▸ Exercice 1:
Recopiez le passage sur la vente de noms de domaine entre "Une entreprise qui, agée" et "d’acheter du vent.", inclus, en substituant "utopistes" à "idéalistes".
▸ Exercice 2:
Reprenez le passage sur la vente de noms de domaine là où il s'arrête et poursuivez-en la rédaction.

▸ Extrait du document:

+-------+

Et ça rapporte énormément, de vendre du vent. Pour quelques mois de travail de développement et de mise en place d’un serveur sur Internet (un investissement qui se chiffre, soyons généreux, à quelques centaines de milliers de francs), cette petite entreprise a déjà fait un bénéfice net de près de 300.000 francs pour son premier mois d’existence. Un bénéfice qui couvre déjà les dépenses prévues pour l’année en cours, et qui ne peut que grimper au fur et à mesure que l’existence de la concurrence va être connue.
Une entreprise qui, agée de moins d’un mois, avait déjà reçu une offre de rachat pour 100 millions de francs.
Il y a de quoi pleurer, cher lecteur, quand 4 idéalistes qui décident d’entrer dans un marché pour le casser de l’intérieur se voient contraints d’accepter les chauds remerciements de leurs clients qui les assurent de leur reconnaissance totale pour permettre à un plus large public encore d’acheter du vent.
Il y a de quoi rire aussi, quant on sait que GANDI a, en un mois, vendu plus de domaines que n’en ont été créés en 5 ans dans « .EU.ORG », une initivative gratuite et bénévole mise en place par un de mes associés dans cette aventure. A croire que nul ne veut obtenir gratuitement ce qui peut être acheté par ailleurs ? Car quelle différence peut-il bien y avoir entre un « BIDULE.COM » et un « TRUC.EU.ORG » sinon quelques lettres sans importance ?
Je suis un voleur. Je vends des noms de domaines. Je gagne beaucoup d’argent en vendant à un public qui n’y comprend rien un simple acte informatique qui consiste à ajouter une ligne dans une base de données.
Et je vais gagner bien davantage encore quand, la pénurie artificielle ayant atteint son but, le commerce mondial décidera d’ouvrir quelques nouveaux TLD qui attireront tous ceux qui ont raté le virage du « .COM » et qui ne voudront pas rater le virage suivant. Car c’est ce qui est prévu pour le futur immédiat : ce qui était inenvisageable voilà 5 ans va devoir se faire : il ne reste plus guère de noms à vendre dans ce « .COM » surchargé, il est donc temps d’ouvrir quelque nouvelle possibilité de nommage qui relancera un marché dont on voit à quel point il est rentable.

+-------+

▸ Liste des données:
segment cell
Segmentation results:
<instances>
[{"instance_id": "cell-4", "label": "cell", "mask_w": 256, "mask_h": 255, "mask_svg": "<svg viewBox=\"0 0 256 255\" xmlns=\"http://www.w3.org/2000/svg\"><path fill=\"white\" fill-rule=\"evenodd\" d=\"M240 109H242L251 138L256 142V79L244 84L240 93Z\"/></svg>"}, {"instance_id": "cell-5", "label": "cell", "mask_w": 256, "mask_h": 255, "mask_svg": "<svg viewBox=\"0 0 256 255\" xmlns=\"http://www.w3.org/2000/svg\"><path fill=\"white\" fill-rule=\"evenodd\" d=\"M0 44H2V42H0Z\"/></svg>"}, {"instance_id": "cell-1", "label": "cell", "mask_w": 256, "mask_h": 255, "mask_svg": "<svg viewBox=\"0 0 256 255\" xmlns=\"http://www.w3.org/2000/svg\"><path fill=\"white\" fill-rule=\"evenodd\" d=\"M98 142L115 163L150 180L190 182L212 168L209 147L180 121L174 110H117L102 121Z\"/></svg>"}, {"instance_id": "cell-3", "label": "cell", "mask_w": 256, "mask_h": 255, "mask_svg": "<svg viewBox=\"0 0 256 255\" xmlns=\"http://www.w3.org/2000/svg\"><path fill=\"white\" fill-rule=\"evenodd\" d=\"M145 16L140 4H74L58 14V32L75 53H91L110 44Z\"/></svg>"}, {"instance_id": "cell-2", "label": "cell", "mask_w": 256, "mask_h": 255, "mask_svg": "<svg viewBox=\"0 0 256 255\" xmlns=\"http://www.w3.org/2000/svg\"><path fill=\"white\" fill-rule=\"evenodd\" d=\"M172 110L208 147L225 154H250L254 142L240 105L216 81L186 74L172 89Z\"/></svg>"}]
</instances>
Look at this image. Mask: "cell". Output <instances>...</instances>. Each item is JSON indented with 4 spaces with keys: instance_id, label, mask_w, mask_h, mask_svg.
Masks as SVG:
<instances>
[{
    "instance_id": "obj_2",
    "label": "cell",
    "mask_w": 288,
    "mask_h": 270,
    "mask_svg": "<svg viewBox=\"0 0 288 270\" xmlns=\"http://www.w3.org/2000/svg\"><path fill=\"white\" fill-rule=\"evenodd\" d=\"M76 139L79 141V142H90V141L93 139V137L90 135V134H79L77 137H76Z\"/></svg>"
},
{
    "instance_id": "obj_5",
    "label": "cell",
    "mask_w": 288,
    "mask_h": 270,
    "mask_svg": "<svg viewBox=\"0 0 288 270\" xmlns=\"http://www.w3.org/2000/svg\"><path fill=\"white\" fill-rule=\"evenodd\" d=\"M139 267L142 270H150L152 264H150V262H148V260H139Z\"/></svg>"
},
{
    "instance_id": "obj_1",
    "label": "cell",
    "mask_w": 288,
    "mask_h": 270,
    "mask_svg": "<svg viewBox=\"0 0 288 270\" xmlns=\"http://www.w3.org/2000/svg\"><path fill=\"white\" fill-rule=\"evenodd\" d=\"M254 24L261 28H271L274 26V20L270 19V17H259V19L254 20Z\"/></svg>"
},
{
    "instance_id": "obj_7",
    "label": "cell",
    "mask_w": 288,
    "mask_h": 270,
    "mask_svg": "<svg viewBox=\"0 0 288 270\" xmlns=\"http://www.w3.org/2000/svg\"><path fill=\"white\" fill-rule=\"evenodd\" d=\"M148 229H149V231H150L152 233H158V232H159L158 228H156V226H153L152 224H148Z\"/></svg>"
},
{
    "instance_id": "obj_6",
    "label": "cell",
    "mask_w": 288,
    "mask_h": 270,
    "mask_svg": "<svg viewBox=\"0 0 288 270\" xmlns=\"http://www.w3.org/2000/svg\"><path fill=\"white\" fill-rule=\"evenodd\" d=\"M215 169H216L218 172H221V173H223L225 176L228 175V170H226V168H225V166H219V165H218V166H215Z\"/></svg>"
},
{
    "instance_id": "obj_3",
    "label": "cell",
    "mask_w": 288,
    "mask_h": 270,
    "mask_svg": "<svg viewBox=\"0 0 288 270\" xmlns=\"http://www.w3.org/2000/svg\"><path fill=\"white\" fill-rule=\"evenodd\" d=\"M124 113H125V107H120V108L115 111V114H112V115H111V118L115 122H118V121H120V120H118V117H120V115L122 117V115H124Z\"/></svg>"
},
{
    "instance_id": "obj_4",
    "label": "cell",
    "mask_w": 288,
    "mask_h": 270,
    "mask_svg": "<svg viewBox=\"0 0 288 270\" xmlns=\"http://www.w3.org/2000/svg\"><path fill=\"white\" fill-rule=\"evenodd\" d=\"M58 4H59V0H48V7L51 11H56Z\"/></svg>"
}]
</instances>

+-------+

▸ Résultat de l'exercice 1:
Une entreprise qui, agée de moins d’un mois, avait déjà reçu une offre de rachat pour 100 millions de francs.
Il y a de quoi pleurer, cher lecteur, quand 4 utopistes qui décident d’entrer dans un marché pour le casser de l’intérieur se voient contraints d’accepter les chauds remerciements de leurs clients qui les assurent de leur reconnaissance totale pour permettre à un plus large public encore d’acheter du vent.

▸ Résultat de l'exercice 2:
D’accord, l’idée même de voir un organisme tel que l’Organisation internationale de normalisation (ISO) standardiser ce système et vendre au nom de l’ONU cette ressource mondiale fait peur.
Elle fait peur parce que l’exemple de gestion des TLD nationaux (comme .FR) a montré à quel point les administrations étaient inadaptées à la gestion d’un outil aussi rapide qu’Internet : lorsqu’il faut pour créer un nom dans .FR envoyer (par la poste, cher lecteur) une copie papier d’un extrait de K-bis à son fournisseur d’accès qui, seul, pourra demander à l’organisme national la création du domaine tant espéré.
Quand on sait que ce service coûte entre 500 et 1000 francs, on comprend que nombre d’entreprises se contentent de l’interface Web qui permet de créer directement tout ce qu’on veut dans « .COM ».
Nombre de particuliers, aussi : pour eux, la multiplication des formalités administratives et les coûts d’accès sont des obstacles quasiment insurmontables.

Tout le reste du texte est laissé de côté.